* **Instructions to follow**
Copy each line, word for word, from the one with "7. Dr. Mercola Flea and Tick Defense" through the final line of the listing, but skip the pictures.

* **Available data**
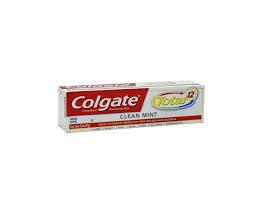 colgate total 12 75ml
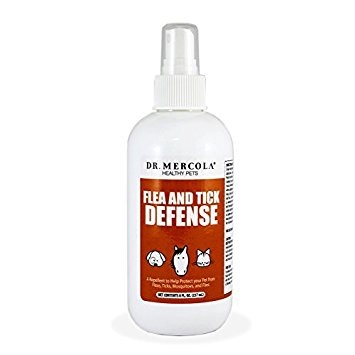 7. Dr. Mercola Flea and Tick Defense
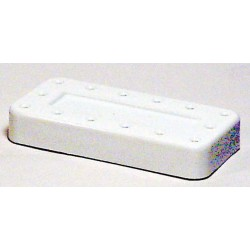 Magnetic bur block & lid, large, (white) (holds 14 FG | RA)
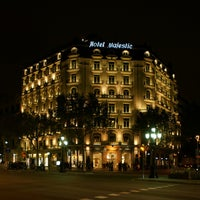 Majestic Hotel Spa La Dreta De L Eixample Barcelona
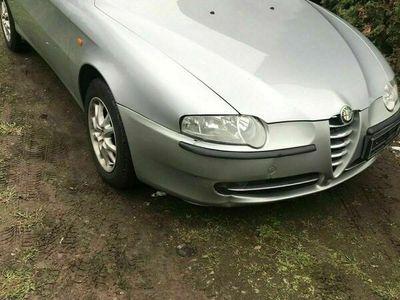 gebraucht Alfa Romeo 147 JTD zu Verkaufen (evtl. tau...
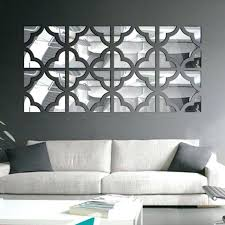 modern decorative wall mirrors removable modern mirror symmetry wall stickers acrylic mural art home decor home garden large modern decorative wall mirrors on large modern mirror wall art with wall mirrors modern decorative wall mirrors removable modern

* **Response to this exercise**
 7. Dr. Mercola Flea and Tick Defense
 Magnetic bur block & lid, large, (white) (holds 14 FG | RA)
 Majestic Hotel Spa La Dreta De L Eixample Barcelona
 gebraucht Alfa Romeo 147 JTD zu Verkaufen (evtl. tau...
 modern decorative wall mirrors removable modern mirror symmetry wall stickers acrylic mural art home decor home garden large modern decorative wall mirrors on large modern mirror wall art with wall mirrors modern decorative wall mirrors removable modern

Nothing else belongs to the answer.